From 9296c3546667e31e5cf46acad848d1ddf003402b Mon Sep 17 00:00:00 2001
From: lkcl <lkcl@web>
Date: Wed, 6 Jan 2021 22:50:48 +0000
Subject: [PATCH]

---
 openpower/sv/cr_int_predication.mdwn | 20 +++++++++++++++++---
 1 file changed, 17 insertions(+), 3 deletions(-)

diff --git a/openpower/sv/cr_int_predication.mdwn b/openpower/sv/cr_int_predication.mdwn
index 62f907736..18c08e5e8 100644
--- a/openpower/sv/cr_int_predication.mdwn
+++ b/openpower/sv/cr_int_predication.mdwn
@@ -37,7 +37,7 @@ this gets particularly powerful if data-dependent predication is also enabled.
 
 # Bit ordering.
 
-IBM chose MSB0 for the OpenPOWER v3.0B specification.  This makes things slightly hair-raising.  Our model initially therefore to follow the logical progression from the defined behaviour of `mtcr` and `mfcr` etc.  
+IBM chose MSB0 for the OpenPOWER v3.0B specification.  This makes things slightly hair-raising.  Our desire initially is therefore to follow the logical progression from the defined behaviour of `mtcr` and `mfcr` etc.  
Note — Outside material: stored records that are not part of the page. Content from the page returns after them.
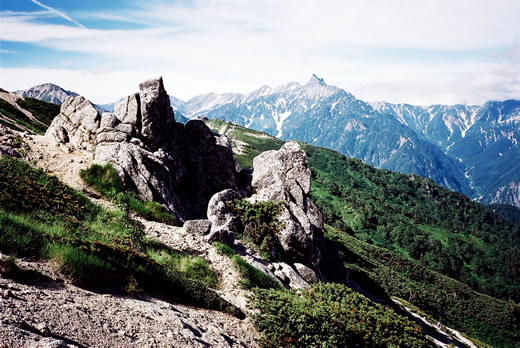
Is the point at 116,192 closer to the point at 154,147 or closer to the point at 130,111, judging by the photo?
the point at 154,147

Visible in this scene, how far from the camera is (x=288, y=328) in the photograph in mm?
10570

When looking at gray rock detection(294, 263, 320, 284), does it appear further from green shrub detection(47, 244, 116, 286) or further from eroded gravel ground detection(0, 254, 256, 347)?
green shrub detection(47, 244, 116, 286)

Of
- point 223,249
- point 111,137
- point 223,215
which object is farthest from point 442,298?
point 111,137

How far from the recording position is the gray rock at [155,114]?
92.6ft

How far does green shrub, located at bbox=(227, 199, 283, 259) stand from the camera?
21.0m

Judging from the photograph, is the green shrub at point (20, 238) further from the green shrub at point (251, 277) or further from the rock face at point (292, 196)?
the rock face at point (292, 196)

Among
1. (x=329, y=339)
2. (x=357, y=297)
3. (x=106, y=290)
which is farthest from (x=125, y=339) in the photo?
(x=357, y=297)

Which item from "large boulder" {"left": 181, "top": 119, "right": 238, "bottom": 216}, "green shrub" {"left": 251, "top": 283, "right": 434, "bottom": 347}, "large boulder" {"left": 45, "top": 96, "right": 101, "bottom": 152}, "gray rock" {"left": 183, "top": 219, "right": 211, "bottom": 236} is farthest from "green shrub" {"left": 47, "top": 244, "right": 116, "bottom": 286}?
"large boulder" {"left": 45, "top": 96, "right": 101, "bottom": 152}

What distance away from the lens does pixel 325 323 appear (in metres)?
10.7

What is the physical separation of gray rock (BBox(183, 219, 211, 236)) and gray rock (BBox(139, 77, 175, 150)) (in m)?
12.7

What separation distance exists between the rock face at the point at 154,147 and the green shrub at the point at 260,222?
13.8 feet

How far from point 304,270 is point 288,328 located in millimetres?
11433

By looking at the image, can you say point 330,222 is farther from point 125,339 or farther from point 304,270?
point 125,339

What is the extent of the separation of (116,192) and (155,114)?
38.7ft
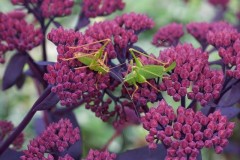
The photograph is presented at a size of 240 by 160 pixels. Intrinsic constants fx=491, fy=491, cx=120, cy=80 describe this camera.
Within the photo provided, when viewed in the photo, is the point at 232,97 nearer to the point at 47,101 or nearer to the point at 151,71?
the point at 151,71

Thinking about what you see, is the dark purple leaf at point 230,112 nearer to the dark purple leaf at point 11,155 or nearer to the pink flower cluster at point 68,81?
the pink flower cluster at point 68,81

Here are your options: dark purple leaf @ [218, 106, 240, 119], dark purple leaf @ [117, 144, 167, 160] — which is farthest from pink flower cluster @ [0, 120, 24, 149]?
dark purple leaf @ [218, 106, 240, 119]

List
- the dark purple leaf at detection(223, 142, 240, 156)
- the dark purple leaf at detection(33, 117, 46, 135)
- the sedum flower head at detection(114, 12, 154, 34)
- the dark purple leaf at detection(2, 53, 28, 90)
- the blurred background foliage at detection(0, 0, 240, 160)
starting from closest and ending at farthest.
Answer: the sedum flower head at detection(114, 12, 154, 34) → the dark purple leaf at detection(2, 53, 28, 90) → the dark purple leaf at detection(33, 117, 46, 135) → the dark purple leaf at detection(223, 142, 240, 156) → the blurred background foliage at detection(0, 0, 240, 160)

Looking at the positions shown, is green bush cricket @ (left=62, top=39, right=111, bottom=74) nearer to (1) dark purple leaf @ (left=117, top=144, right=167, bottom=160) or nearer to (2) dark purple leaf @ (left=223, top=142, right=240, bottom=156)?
(1) dark purple leaf @ (left=117, top=144, right=167, bottom=160)

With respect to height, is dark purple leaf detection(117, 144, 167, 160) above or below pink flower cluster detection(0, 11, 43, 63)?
below

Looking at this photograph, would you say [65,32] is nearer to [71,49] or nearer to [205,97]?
[71,49]
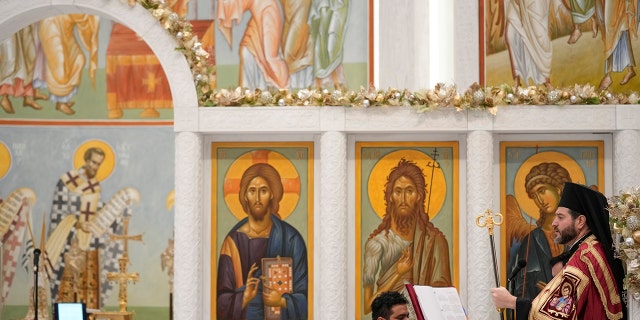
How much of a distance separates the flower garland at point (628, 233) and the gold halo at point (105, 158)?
27.6 ft

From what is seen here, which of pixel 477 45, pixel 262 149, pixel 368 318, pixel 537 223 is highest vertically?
pixel 477 45

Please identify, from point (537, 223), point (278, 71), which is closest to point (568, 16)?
point (537, 223)

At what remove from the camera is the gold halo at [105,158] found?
13.6 metres

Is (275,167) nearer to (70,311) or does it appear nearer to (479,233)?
(479,233)

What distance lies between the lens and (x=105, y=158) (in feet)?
44.6

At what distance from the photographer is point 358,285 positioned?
29.2 ft

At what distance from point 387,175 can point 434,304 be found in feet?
7.15

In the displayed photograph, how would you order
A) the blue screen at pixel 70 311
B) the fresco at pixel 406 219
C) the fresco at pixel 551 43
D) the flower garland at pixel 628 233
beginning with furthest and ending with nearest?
the blue screen at pixel 70 311
the fresco at pixel 551 43
the fresco at pixel 406 219
the flower garland at pixel 628 233

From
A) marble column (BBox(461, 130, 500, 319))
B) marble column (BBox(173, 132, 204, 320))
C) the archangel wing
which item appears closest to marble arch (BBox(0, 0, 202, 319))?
marble column (BBox(173, 132, 204, 320))

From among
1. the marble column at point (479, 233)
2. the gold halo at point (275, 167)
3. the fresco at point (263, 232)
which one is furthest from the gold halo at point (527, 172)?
the gold halo at point (275, 167)

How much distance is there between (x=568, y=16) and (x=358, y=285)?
335cm

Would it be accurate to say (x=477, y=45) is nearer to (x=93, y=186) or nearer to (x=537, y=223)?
(x=537, y=223)

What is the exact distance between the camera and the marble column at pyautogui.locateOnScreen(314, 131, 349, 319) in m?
8.71

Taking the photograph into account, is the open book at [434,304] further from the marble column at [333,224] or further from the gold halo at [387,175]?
the gold halo at [387,175]
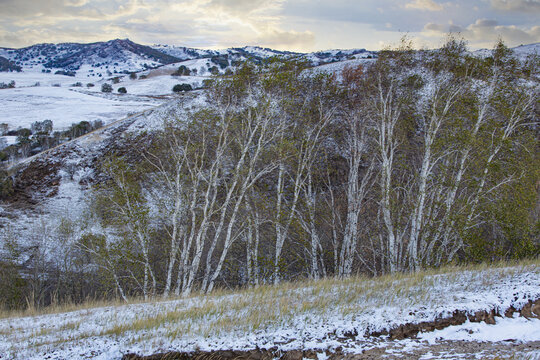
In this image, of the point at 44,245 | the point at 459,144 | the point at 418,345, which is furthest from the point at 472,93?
the point at 44,245

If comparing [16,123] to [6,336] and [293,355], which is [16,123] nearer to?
[6,336]

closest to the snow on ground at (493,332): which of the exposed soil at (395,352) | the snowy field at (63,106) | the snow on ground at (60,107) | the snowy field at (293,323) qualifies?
the snowy field at (293,323)

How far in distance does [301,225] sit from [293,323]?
34.4ft

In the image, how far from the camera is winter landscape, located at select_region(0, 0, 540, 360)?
276 inches

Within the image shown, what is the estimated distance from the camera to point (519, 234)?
17.6 m

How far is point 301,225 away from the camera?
17.6m

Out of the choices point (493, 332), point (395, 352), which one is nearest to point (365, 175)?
point (493, 332)

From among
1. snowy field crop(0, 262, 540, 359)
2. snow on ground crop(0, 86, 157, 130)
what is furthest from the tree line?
snow on ground crop(0, 86, 157, 130)

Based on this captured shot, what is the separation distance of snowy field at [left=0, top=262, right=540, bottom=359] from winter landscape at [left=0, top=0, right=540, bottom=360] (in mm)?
48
 In [[isa/sprset]] we see the pseudocode for `mtcrf` for example:
 
     mtcrf FXM,RS
@@ -46,9 +46,23 @@ In [[isa/sprset]] we see the pseudocode for `mtcrf` for example:
       if FXM[n] = 1 then
         CR[4*n+32:4*n+35] <- (RS)[4*n+32:4*n+35]
 
-This places (according to a mask schedule) `CR0` into MSB0-numbered bits 32-35 of the target Integer register `RS`, these bits of `RS` being the 31st down to the 28th.  Unfortunately, even when not Vectorised, this inserts CR numbering inversions on each batch of 8 CRs, massively complicating matters.
+This places (according to a mask schedule) `CR0` into MSB0-numbered bits 32-35 of the target Integer register `RS`, these bits of `RS` being the 31st down to the 28th.  Unfortunately, even when not Vectorised, this inserts CR numbering inversions on each batch of 8 CRs, massively complicating matters.  Predication when using CRs would have to be morphed to this (unacceptably complex) behaviour:
 
-In other words unless we do something about this, when we transger bits from an Integer Predicate into a Vector of CRs, our numbering of CRs, when enumerating them in a CR Vector, would be CR7 CR6 CR5.... CR0 **CR15** CR14 CR13... CR8 **CR23** CR22 etc. **not** CR0 CR1 ... CR23.
+    for i in range(VL):
+         n = (7-(i%8)) | (i & ~0x7) # total mess
+         CRpredicate = CR{n}        # select CR0, CR1, ....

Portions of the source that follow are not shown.